◆ Required tasks
**A.** Answer these questions about the notebook excerpt on running ft2treebuilder:
(i) What status code was reported when the clusters download failed?
(ii) What path is given for the RAxML-NG executable?
(iii) What file extension does the glob search match in the families directory?
**B.** Translate this sentence from the notebook excerpt on running ft2treebuilder into Spanish: "This section will iterate over each input family, run the ft2treebuilder pipeline, and also generate a standard maximum likelihood tree for comparison."
**C.** Extend the notebook excerpt on running ft2treebuilder, picking up right after its final line.

◆ Selected text
====
Downloading AFDB clusters from https://ftp.ebi.ac.uk/pub/databases/alphafold/latest/UniProt.clusters.tsv...
Failed to download clusters. Status code: 404


# Run ft2treebuilder and Maximum Likelihood Tree for Each Input Family
This section will iterate over each input family, run the ft2treebuilder pipeline, and also generate a standard maximum likelihood tree for comparison.

In [None]:
import os
import glob
import subprocess
from pathlib import Path

families_dir = '../families/'  # Adjust path as needed
pdb_families = sorted([f for f in glob.glob(os.path.join(families_dir, '*.pdb'))])
print(f"Found {len(pdb_families)} PDB files for families.")

# Output directory for results
output_dir = '../families/tree_results/'
os.makedirs(output_dir, exist_ok=True)

# Model and matrix paths (adjust as needed)
model_path = '../models/monodecoder_model'  # Path without .pkl
mafftmat = model_path + '_mafftmat.mtx'
submat = model_path + '_submat.txt'
raxml_path = '../raxml-ng'  # Path to RAxML-NG executable


In [None]:
def run_ft2treebuilder(pdb_file, model_path, mafftmat, submat, output_dir, raxml_path):
	"""Run ft2treebuilder for a single PDB family"""
	family_name = Path(pdb_file).stem
	family_outdir = os.path.join(output_dir, family_name)
	os.makedirs(family_outdir, exist_ok=True)
	
	cmd = f"python ../ft2treebuilder.py --model {model_path} --mafftmat {mafftmat} --submat {submat} --structures '{pdb_file}' --outdir {family_outdir} --raxmlpath {raxml_path}"
====
◆ Data shown

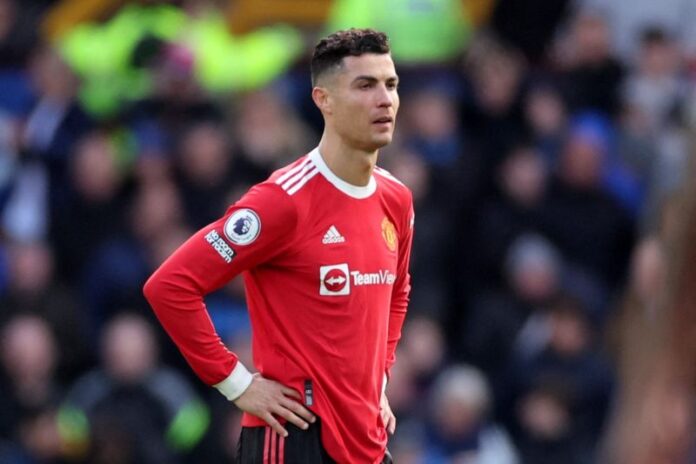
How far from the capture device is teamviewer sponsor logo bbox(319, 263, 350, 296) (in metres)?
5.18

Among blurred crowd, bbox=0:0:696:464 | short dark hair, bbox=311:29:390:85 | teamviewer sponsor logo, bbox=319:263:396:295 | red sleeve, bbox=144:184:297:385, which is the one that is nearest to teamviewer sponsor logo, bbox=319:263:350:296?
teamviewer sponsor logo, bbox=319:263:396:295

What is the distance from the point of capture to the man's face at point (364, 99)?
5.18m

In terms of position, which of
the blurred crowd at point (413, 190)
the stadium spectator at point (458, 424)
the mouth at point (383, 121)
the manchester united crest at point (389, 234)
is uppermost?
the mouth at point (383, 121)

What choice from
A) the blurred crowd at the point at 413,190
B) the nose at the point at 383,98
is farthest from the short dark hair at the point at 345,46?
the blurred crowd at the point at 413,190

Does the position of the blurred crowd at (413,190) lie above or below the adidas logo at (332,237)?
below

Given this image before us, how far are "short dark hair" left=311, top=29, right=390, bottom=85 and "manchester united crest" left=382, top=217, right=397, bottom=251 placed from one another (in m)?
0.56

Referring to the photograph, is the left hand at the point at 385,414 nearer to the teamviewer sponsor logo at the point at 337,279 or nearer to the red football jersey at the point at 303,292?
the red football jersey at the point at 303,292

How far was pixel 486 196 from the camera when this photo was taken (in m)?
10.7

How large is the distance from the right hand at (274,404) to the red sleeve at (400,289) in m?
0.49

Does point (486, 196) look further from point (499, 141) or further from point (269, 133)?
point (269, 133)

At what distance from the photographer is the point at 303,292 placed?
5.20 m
====
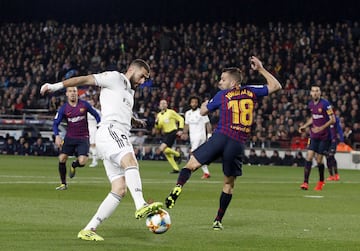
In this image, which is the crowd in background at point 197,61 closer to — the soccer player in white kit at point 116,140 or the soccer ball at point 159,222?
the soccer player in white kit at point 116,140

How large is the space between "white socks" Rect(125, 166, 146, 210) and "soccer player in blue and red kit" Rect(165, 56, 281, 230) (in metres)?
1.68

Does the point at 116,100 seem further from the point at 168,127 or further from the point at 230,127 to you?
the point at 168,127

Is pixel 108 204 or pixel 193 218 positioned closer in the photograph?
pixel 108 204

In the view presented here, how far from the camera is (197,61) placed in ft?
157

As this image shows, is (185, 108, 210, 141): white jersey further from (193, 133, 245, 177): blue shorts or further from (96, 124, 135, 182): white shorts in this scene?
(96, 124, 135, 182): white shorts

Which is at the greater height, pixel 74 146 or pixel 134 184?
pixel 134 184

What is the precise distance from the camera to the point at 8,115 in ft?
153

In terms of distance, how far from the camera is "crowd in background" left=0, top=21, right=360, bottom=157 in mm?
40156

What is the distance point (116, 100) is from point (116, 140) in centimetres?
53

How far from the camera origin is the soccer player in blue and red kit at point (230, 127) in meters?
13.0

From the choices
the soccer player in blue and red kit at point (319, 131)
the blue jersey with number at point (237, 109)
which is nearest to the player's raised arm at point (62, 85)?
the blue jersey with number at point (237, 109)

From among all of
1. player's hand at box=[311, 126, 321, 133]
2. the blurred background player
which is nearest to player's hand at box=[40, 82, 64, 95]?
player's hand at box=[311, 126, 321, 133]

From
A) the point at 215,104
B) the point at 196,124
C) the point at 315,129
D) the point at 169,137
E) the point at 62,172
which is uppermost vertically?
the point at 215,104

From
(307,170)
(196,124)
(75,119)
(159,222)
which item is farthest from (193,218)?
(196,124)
====
◆ Responses to the tasks
**A.**
(i) 404
(ii) '../raxml-ng'
(iii) .pdb

**B.** Esta sección recorrerá cada familia de entrada, ejecutará el pipeline de ft2treebuilder y también generará un árbol estándar de máxima verosimilitud para comparación.

**C.**
	print(f"Running: {cmd}")
	subprocess.run(cmd, shell=True, check=True)
	
	# Return the family output directory and name for ML tree generation
	return family_outdir, family_name

def run_ml_tree(family_outdir, family_name, raxml_path):
	"""Run a standard maximum likelihood tree using RAxML-NG"""
	# Find the encoded fasta output
	encoded_fasta = os.path.join(family_outdir, 'encoded.fasta')
	if not os.path.exists(encoded_fasta):
		# Try to find it if not in expected location
		candidates = list(Path(family_outdir).glob('*.fasta'))
		if candidates:
			encoded_fasta = str(candidates[0])
	
	# Run ML tree if encoded fasta exists
	if os.path.exists(encoded_fasta):
		ml_tree_prefix = os.path.join(family_outdir, 'mltree')
		ml_cmd = f"{raxml_path} --msa {encoded_fasta} --model GTR+G --prefix {ml_tree_prefix} --threads 2 --seed 12345 --redo"
		print(f"Running ML tree: {ml_cmd}")
		subprocess.run(ml_cmd, shell=True, check=True)
		return True
	else:
		print(f"Encoded fasta not found for {family_name}, skipping ML tree.")
		return False

# Main loop to process all families
for pdb_file in tqdm(pdb_families, desc="Running ft2treebuilder on families"):
	# Run ft2treebuilder
	family_outdir, family_name = run_ft2treebuilder(pdb_file, model_path, mafftmat, submat, output_dir, raxml_path)
	
	# Run standard ML tree
	run_ml_tree(family_outdir, family_name, raxml_path)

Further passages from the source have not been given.